**WHAT TO WORK ON:**
A – Transcribe the stretch of the infinity debate from "That’s just a" through "have an end.".
B – Pick up the debate about infinity where it stops and continue it.

**DOCUMENT EXTRACT:**
________

And again, you are the one claiming to have demonstrated that infinity is impossible. I am saying that I am skeptical. Fine, now you seem to be saying you do not base your ideas on the ideas of astrophysicists and cosmologists and don’t care what the experts say. Great. I see even less reason to believe your ideas which are in part based on the positions of physicists and cosmologist. IOW their ideas are parts of your arguments.

You seem to think you can demonstrate infinity is not possible. I just don’t see it. It seems very speculative to me. Especially now that you dismiss scientists, which would include those whose ideas you use. I think we should remain utterly unconvinced by your arguments, only more so now.

Umm… no. I said, “Hopefully we can all agree that a good working definition of infinity is “boundless”, “without bounds or constraints: either physical or conceptual”.”

Apparently that was too much to hope for? :confused:

Anyway, if you do not agree with the definition, then simply submit a better one. If you can’t define the words you’re using, then how can you claim to know what you’re talking about?

Those sets are bounded by identity, but unbounded otherwise. Bounded by identity means there are infinite things (unbounded numbers of things) that identify as a member of a category, so if we say infinite oranges, we do not mean infinite apples. When you say there are infinite numbers between 1 and 0, you’re defining a category and claiming there exists infinite items in that category. Clearly you’re suggesting the number of items in the category are unbounded, so my definition stands.

No, I can switch between constructs just like I can switch between playing checkers and chess. I’m not confined to playing checkers with the rules of chess and likewise I’m not confined to finitism in math.

That’s not true. Physics says there is a smallest length called the planck length which you are violating with your 1 and 0 example. So you’re the one who must abandon physics and reality to entertain this fantasy world of infinity.

I submitted videos by an accomplished mathematician, a link to a paper by another, and articulated several arguments of my own and you dismiss me as a dogmatist as if I’m simply being too hardheaded to debate???

You still haven’t defined what you mean by infinity. You say there are an unbounded number of numbers bounded by 1 and 0 and use that to prove that infinity has a bound :laughing:

I understand the concept of dividing eternally, but that is never anything that can be actualized because when you stop to inspect how you’re progressing, you will always have a finite amount of divisions between 1 and 0. When the day comes that forever has arrived, then you will have infinite numbers of divisions.

This is your way of conceding?

That’s just a more complicated way of saying boundless because the only way bijection would work is if both sets were boundless. The only reason 1,2,3,4… and 2,3,4,5… can correspond is if neither have an end.

________

**DATA ROWS:**

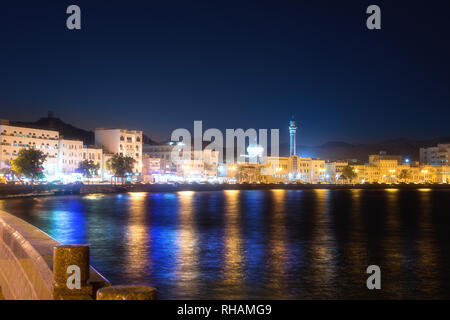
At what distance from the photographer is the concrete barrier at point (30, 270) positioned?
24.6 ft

________

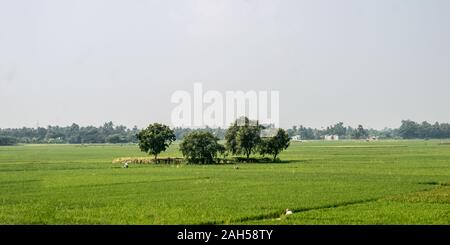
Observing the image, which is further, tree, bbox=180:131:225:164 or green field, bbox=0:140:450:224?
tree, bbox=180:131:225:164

________

**RESPONSES PER TASK:**
A –
That’s just a more complicated way of saying boundless because the only way bijection would work is if both sets were boundless. The only reason 1,2,3,4… and 2,3,4,5… can correspond is if neither have an end.

B –
ONLY if you stop before forever has arrived. 1-1+1-1+1-1+1… will always be either 1 or 0 unless you go to infinity in which case it converges to 1/2. Likewise 1+2+3+4+5… diverges unless you go to infinity in which case it converges to -1/12. It’s been proven using your bijection rule.

No, not at infinity it does not. It doesn’t even converge to infinity at a finite location.

Fantasy land.

Converging to infinity doesn’t make sense and is like saying convergence to divergence. Points are unbounded (dimensionless) and so is infinity which argues for my position that neither zero nor infinity exists.

No, everyone doesn’t know that. Everyone knows the sum of numbers produces a sum that is defined and finite. How can we have a sum that is undefined?

We do not need the zeta function to prove 1+2+3… = -1/12. All we need is your definition of infinity (bijection).

You’re the one who is in error, so you’d be privy to explanation as to why.

I don’t care about labels. I would call myself a realist if that didn’t inject notions that things can be real without an observer.

You’re accusing me of what you’re doing, My position is grounded in reality (physics, what really exists) while yours is off in some mathematical construct of imagination (hallucination) with no empirical footing whatsoever.

Every mathematician knows it converges to -1/12 at infinity or they wouldn’t be a mathematician.

Did you read the links I gave? If you had, you would have realized the zeta function is not required to prove -1/12. The zeta function can be considered offtopic and inconsequential.

The proof is demonstrated right before your eyes, yet you dismiss it because it transgresses your dogma :laughing:

Oh that’s right… you didn’t look. Well let me force you to look:

S1 = 1-1+1-1+1-1…
S2 = 1-2+3-4+5-6…
S = 1+2+3+4+5…

S1 = 1/2

2S2 = bijection of itself, so…

1-2+3-4+5-6…
0+1-2+3-4+5…

Which = 1-1+1-1+1-1… which = 1/2

So S2 = 1/4

Now S - S2 =

1+2+3+4+5…
-1+2-3+4-5…

Which = 0+4+0+8+0…

Which = 4(1+2+3+4+5…) = 4S

So S - S2 = 4S

S2 = 1/4

So S - 1/4 = 4S

S = -1/12

Now what will you say?

No I’m arguing the delineations only exist in your imagination and are not existent in reality and in order to prove what exists in your mind would require infinite time.

Physics is finite and I’ve no clue to what physics you’re referring. In the physics textbook it says 1+2+3+4+5… = -1/12

So that means they don’t exist.

.
That’s good enough for me. :D/

Why are you patting yourself on the back when you’re the one who is in error? 1-1+1-1+1-1… = 1/2 at infinity

Where are these ad homs coming from?

That reveals more about you than me. You need a set of infinite numbers in order to prove there are infinite numbers between 1 and 0, so instead of all that trouble, why not just prove there are infinite numbers?

I say the biggest number is the number of planck cubes in the observable universe and you cannot prove me wrong because there is no more room in the universe to do so. You could say if the universe were bigger, then a larger number could exist. Yeah but it’s not, so it doesn’t, and if it were, then it would still be finite. No computer is large enough; no imagination is large enough; no universe is large enough to hold an infinite number.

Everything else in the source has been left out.